◆ REQUIREMENTS
Print each line of the material below that contains the word "point".

◆ DATA LISTING
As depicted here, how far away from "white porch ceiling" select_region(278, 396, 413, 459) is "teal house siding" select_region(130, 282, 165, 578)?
---
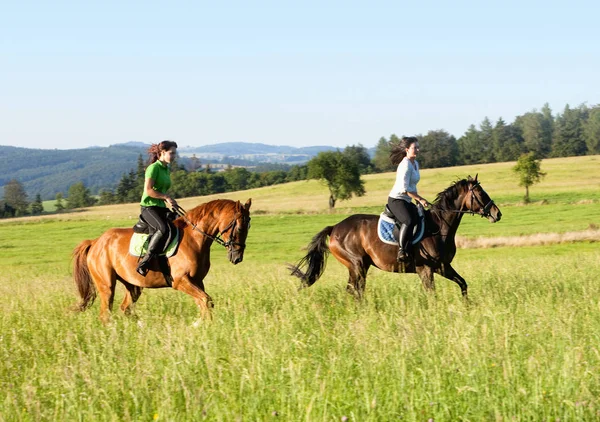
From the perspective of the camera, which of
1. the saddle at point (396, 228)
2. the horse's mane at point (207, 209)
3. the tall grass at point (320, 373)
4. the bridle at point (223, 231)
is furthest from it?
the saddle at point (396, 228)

◆ WRITTEN REPLY
1. the saddle at point (396, 228)
2. the horse's mane at point (207, 209)
3. the tall grass at point (320, 373)
4. the bridle at point (223, 231)
the saddle at point (396, 228)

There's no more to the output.